À n’en pas douter, le « navire autonome », défini par l’OMI de façon très large comme étant un navire qui peut fonctionner de façon partielle ou totale sans intervention humaine, sera l’un des enjeux industriels majeurs du secteur. Et ce, quel que soit le degré d’autonomie qui va prévaloir. L’intérêt des compagnies maritimes se porte actuellement sur un degré d’autonomie partiel.

Associé au « zéro émission »

La Norvège et la Finlande ont officiellement sonné le départ de cette course technologique, faite de « ship intelligence » et « smart ship », un mélange de capteurs sophistiqués et d’intelligence artificielle pour détecter des objets, éviter les collisions, changer automatiquement de cap et de vitesse, effectuer l’accostage automatique… Et il ne s’agit nullement d’une aide au stationnement, ou d’une conduite d’un point A à un point B, mais bien d’autonomie complète en voyage réel (cf. ci-contre).

Les approches débordent désormais du seul cadre technologique.

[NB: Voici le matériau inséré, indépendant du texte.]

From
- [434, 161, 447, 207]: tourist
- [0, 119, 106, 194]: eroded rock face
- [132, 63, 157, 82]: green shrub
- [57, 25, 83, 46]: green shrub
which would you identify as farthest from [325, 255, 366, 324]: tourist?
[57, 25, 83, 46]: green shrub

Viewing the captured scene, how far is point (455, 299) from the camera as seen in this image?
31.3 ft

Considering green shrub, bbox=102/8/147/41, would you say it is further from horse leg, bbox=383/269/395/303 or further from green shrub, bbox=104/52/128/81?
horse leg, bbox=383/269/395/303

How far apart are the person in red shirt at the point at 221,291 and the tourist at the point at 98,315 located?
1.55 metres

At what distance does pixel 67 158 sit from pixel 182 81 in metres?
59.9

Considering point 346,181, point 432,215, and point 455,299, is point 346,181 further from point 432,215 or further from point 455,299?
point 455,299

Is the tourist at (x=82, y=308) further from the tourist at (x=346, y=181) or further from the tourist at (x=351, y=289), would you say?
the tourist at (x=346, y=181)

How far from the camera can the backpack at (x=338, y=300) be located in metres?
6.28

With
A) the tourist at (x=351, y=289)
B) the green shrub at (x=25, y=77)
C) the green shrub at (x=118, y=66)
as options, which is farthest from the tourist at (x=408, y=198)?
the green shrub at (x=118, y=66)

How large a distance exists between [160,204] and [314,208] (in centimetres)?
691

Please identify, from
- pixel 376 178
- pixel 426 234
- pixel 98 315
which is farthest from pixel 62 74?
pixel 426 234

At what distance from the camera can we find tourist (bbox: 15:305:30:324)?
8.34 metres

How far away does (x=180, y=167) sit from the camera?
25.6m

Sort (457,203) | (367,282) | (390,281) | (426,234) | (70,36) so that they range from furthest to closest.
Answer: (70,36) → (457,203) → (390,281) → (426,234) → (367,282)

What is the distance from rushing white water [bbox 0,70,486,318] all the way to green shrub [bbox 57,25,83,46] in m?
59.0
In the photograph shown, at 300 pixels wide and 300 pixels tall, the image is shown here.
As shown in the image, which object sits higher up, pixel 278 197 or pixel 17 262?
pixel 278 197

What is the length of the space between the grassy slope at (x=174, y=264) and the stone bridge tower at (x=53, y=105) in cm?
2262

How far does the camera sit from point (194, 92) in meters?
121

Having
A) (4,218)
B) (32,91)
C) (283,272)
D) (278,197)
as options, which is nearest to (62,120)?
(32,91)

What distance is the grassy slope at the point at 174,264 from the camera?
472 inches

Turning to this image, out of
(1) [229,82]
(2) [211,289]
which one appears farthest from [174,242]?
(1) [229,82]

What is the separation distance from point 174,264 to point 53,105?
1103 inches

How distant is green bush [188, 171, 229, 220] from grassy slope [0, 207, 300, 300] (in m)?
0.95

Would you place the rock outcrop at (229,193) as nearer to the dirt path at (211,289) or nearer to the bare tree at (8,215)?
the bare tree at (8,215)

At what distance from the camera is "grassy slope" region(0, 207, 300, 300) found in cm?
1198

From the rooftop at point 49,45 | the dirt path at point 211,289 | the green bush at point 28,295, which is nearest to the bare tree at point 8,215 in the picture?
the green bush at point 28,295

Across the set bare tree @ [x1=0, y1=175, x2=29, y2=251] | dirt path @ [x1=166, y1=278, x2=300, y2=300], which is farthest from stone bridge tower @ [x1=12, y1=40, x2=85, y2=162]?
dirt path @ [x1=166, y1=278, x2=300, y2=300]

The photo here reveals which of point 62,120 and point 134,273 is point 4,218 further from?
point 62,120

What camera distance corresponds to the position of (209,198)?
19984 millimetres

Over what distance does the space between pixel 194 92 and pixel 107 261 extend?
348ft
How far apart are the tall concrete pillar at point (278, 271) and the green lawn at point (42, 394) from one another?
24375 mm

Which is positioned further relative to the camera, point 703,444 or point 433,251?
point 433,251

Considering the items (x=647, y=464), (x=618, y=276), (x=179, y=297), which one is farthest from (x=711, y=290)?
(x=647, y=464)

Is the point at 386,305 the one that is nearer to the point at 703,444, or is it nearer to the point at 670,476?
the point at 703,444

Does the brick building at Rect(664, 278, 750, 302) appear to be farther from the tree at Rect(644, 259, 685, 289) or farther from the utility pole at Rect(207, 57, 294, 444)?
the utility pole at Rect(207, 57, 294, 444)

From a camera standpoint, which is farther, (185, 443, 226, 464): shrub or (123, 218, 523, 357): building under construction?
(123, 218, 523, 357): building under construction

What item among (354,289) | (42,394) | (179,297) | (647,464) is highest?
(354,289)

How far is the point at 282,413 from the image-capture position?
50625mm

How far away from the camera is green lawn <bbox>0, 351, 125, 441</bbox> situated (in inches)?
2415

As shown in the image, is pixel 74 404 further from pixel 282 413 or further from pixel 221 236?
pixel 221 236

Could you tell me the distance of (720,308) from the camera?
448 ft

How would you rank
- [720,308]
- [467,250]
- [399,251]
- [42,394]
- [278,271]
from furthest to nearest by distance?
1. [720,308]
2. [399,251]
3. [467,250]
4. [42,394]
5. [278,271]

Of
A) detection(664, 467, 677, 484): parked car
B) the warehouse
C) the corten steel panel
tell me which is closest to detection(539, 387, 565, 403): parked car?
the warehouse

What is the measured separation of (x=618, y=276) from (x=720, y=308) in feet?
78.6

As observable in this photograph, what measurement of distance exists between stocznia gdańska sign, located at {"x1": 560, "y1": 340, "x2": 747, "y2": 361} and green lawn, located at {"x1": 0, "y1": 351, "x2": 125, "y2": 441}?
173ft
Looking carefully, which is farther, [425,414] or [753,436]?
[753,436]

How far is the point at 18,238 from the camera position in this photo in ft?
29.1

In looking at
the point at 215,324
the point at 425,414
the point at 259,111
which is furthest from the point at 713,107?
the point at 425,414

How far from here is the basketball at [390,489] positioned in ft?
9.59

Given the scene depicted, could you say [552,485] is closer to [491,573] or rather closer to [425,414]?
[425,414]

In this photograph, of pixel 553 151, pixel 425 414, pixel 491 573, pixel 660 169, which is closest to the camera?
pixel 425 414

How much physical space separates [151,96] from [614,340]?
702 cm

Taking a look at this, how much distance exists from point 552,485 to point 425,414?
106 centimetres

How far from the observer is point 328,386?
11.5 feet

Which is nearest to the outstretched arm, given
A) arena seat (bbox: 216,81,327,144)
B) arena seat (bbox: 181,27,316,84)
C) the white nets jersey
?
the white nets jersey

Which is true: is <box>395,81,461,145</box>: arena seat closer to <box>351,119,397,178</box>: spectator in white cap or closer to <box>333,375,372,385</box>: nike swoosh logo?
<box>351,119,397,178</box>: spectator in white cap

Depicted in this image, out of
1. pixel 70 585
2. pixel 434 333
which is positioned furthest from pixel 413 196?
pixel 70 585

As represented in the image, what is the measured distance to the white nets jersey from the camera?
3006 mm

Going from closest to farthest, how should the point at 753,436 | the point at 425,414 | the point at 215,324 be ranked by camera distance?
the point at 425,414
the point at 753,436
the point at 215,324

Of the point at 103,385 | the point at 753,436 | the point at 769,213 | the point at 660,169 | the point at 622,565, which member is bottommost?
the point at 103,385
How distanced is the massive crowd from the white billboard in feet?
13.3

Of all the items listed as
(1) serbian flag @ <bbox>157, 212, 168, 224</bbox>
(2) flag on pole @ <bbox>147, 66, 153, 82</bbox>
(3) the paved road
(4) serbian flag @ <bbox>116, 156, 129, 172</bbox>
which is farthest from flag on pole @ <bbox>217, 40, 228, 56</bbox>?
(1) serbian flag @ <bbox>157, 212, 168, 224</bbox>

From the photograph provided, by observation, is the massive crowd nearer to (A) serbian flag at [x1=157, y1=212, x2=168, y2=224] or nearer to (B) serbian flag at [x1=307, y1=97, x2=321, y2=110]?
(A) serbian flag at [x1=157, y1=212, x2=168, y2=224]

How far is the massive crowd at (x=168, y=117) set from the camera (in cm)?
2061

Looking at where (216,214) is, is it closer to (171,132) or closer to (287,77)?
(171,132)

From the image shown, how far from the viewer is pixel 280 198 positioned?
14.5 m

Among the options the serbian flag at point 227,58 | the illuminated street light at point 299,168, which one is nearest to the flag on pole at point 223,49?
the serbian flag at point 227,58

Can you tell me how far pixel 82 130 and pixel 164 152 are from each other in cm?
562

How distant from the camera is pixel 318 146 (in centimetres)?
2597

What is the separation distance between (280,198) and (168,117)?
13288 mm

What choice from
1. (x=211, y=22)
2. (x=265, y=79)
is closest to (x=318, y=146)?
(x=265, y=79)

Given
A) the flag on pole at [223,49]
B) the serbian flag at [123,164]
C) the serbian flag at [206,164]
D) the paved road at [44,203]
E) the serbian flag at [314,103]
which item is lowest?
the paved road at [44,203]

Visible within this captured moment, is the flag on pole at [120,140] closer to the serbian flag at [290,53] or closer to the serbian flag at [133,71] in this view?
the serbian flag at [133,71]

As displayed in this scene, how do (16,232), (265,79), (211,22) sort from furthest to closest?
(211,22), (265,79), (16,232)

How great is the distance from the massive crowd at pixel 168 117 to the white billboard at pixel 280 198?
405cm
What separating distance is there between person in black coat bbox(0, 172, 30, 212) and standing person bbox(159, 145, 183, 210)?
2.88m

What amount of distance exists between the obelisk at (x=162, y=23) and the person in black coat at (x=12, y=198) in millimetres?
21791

Associé notamment aux compagnies maritimes Finferries et ESL Shipping, Rolls-Royce a investi 6,6 M€ dans un projet visant (« Awaa ») destiné à explorer les facteurs économiques, sociaux, juridiques, réglementaires et technologiques nécessaires au fonctionnement des futurs navires autonomes.

Sur la base d’une étude, BHP Billiton considère que le déploiement de flottes automatisées permettra à l’industrie maritime mondiale de réaliser une économie de 86 Md$ par an. Le géant minier ambitionne de réaliser tous ses transports – soit environ 1 500 voyages chaque année pour convoyer 250 Mt de vrac sec – sur des navires autonomes d’ici une décennie.

Au-delà des déclarations d’intérêt, Oskar Levander, le « grand prêtre » de l’autonomie des navires chez Rolls-Royce, estime pour sa part que « l’autonomisation » n’est pas pertinente pour tous les navires: « les avantages sont marginaux pour les méga porte-conteneurs. Une exploitation autonome sur des routes de haute mer utilisant des vraquiers assistés par le vent et naviguant plus lentement, par exemple, pourrait permettre d’économiser 50 à 60 % de carburant ».

Oskar Levander touche du doigt un autre point militant en faveur du navire autonome. Les actuelles démonstrations associent souvent l’autonomie au « zéro émission ».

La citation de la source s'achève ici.